Using biomarkers from prehistoric human feces to track settlement and agriculture
Tuesday, November 27, 2012For researchers who study Earth's past environment, disentangling the effects of climate change from those related to human activities is a major challenge, but now University of Massachusetts Amherst geoscientists have used a biomarker from human feces in a completely new way to establish the first human presence, the arrival of grazing animals and human population dynamics in a landscape.
Doctoral student Robert D'Anjou and his advisor Raymond Bradley, director of the Climate System Research Center at UMass Amherst, with UMass colleagues Nick Balascio and David Finkelstein, describe their findings in the current online edition of Proceedings of the National Academy of Sciences.
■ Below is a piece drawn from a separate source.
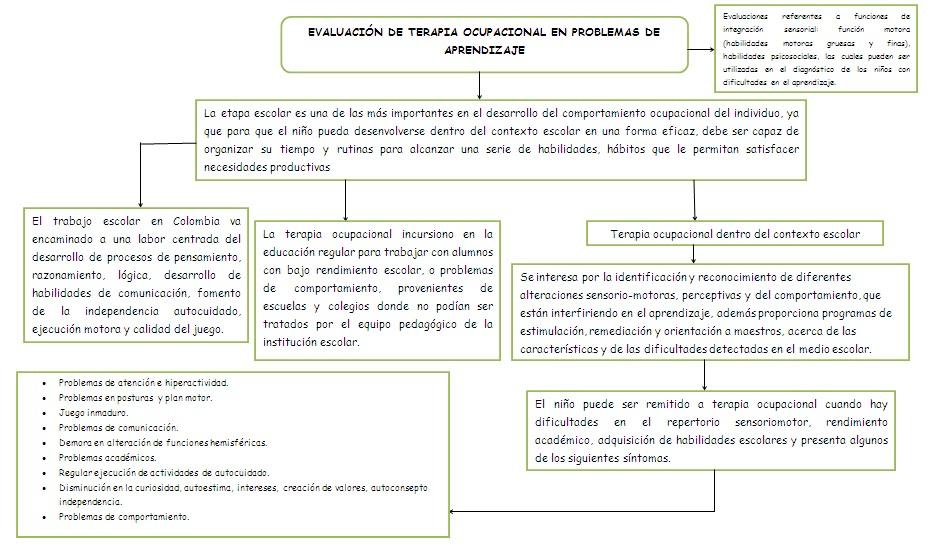 DEFICIT DE ATENCION: EVALUACION DE TERAPIA OCUPACIONAL EN PROBLEMAS ...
"We are really excited about how well this method worked," D'Anjou says. "Without even knowing it, early settlers were recording their history for us, and in the most unlikely of ways, in their poop. The prehistoric settlers and their livestock pooped and their feces washed into the lake, which over time left a record of trace amounts of specific molecules that are only produced in the intestines of higher mammals. When you find these molecules at certain concentrations and in specific ratios, it provides an unmistakable indicator that people were living in the area."
Bradley adds, "This approach opens the door to other studies, where the presence of humans is uncertain; we believe it has great potential for much wider applications in archaeology."
D'Anjou carried out the work just north of the Arctic Circle, at Lake Liland in the Lofoten Islands in northern Norway, where humans were thought to have lived in prehistoric settlements from the early Iron Age through the Viking period. They extracted two sediment cores from the lake bottom and used radiocarbon measurements and the presence of volcanic ash from Iceland to establish their chronology. The sediments provided a continuous record extending back roughly 7,000 years.
Paleoclimatologists have long used markers in lakebed sediments, such as charcoal from humans' fires and pollen from cultivated plants, as a natural archive of environmental changes to estimate when humans first began having an impact. But these indirect indicators must be used with care when reconstructing the history of a place because it's not always clear that they indicate human activity in the same area.
By contrast, the presence of a molecular biomarker directly linked to humans, one transmitted through their bowel movements, offers "a strong human signal," as the authors put it, one that can be dated with "excellent chronological control." D'Anjou and colleagues extracted the compound coprostanol, a molecular marker formed from the digestion of cholesterol in the human gut, from the sediment, plus other sterols characteristic of other mammals to estimate the presence of sheep and cattle. From these, they were able to produce a long-term record of the presence and relative population size of humans extending back over thousands of years at the site.
In addition, the geoscientists used two other molecular markers to reconstruct the vegetation history: relative length of carbon molecules found in leaf waxes (different in forest and grassland), and pyrolytic polycyclic aromatic hydrocarbons (PAH) as evidence of fire in the Lake Liland area. They say that taken together, the sediment cores, vegetation changes and fire records clearly define a pre-settlement period with no detectable human activity in the lake's water catchment area from about 7,300 to 2,250 years ago.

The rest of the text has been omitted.